5. When the L55P-TTR spectrum was
simulated with the parameters obtained for the best fit of WT-TTR (84%
reduced sulfur, 4% sulfoxide, and 12% sulfonate), V30M-TTR (86%
reduced sulfur, 5% sulfoxide, and 9% sulfonate) and C10S-TTR (97%
reduced sulfur, 1% sulfoxide, and 2% sulfonate), the relative errors
(0.0083, 0.019, and 0.059, respectively) were over three times the
error associated with the spectrum that represents the best fit for
L55P-TTR, which is 0.0024.
The results suggest that L55P-TTR, the most aggressive variant
described in the literature until now, is the variant with the higher
content of sulfonated sulfur (28%).
Analysis of the fibrillar material reveals that the percentage of
sulfur from the methionine residues that are in the sulfoxide form
(V30M-TTR: 28%, L55P-TTR and WT-TTR: 32%) are approximately 3-4×
higher then the corresponding value in the soluble proteins (V30M-TTR:
8%, L55P-TTR and WT-TTR: 10%). The cysteines are even more oxidized:
in V30M-TTR variant 93% are in the sulfonated form, in L55P-TTR 76%
and in WT-TTR protein 48% of the cysteines are oxidized.
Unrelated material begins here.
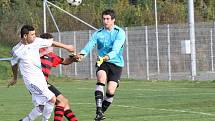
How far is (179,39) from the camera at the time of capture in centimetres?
3503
It is worth
mentioning that L55P-TTR variant was not polymerized by acidification.
This indicates that cysteine and methionine oxidation is not an
artifact resulting from partial denaturation due to acidification but
results from structural alterations during or upon polymerization.
Thioflavine-T Binding Assay--
In order to improve our
understanding about the role of sulfur oxidation in the self-assembly
of TTR protein, the susceptibility to amyloid formation of reduced
WT-TTR was monitored using the thioflavine-T binding assay.
A soluble WT-TTR sample (100 µg) was reduced with dithiothreitol (10 mM), and the procedure to amyloid fibril formation by acidification was followed. The reducing agent was removed from the
fiber solution just before the thioflavine-T binding assay in order to
avoid possible quenching of the spectra. The results show that the
reduced protein solution had strong susceptibility to fibril formation
(Fig. 6).
Although many aspects of amyloid diseases are known, a molecular
model describing the interactions between amyloidogenic units at high
resolution, e.g. revealing the contacts between different atoms that are responsible for a highly stable structure, as it is the
case of the amyloid fibrils, does not exist. This is a priority for
defining how to design a drug that either (i) directly binds to a
contact region and destroys the interaction or (ii) rather occupies the
binding site of one amyloidogenic unit, avoiding its contact with a
nearby unit inhibiting amyloid formation.
In this work we conclude that in TTR amyloid fibrils, Cys-10, the only
cysteine residue present in the TTR protein, does not form disulfide
bridges with other molecules and that sulfur-containing amino acids,
namely Cys-10 and Met-13, are significantly oxidized upon
polymerization. The oxidation of these amino acids may occur before
fiber formation or in the mature fiber. In fact, there are two
possibilities: oxidation of both amino acids leads to a more polar
region capable of forming hydrogen bonds with other molecules and this
leads to amyloid fibers; or aggregation leads to conformational changes
in the protein that expose Cys-10 and Met-13 to the solvent allowing
their subsequent oxidation. However, oxidation of both amino acids is
not required for fibril formation as revealed by the strong susceptibly
of reduced protein samples to form amyloid. Sulfur oxidation might
result as a consequence of structural alterations during protein
aggregation exposing the cysteines and methionines to the solvent.
Although cysteine-free TTR mutants are capable of amyloid fibril
formation (19), showing that disulfide linkages are not required for
fibrillogenisis, there are a number of studies relating the
amyloidogenic behavior of TTR with the oxidation state of sulfur from
their cysteine residues. This relation is not clear yet, since some
results point to an increased amyloidogenicity of sulfonated
transthyretin (20), while others indicate that the stability of the
tetramer is increased by binding of sulfite to Cys-10 (21).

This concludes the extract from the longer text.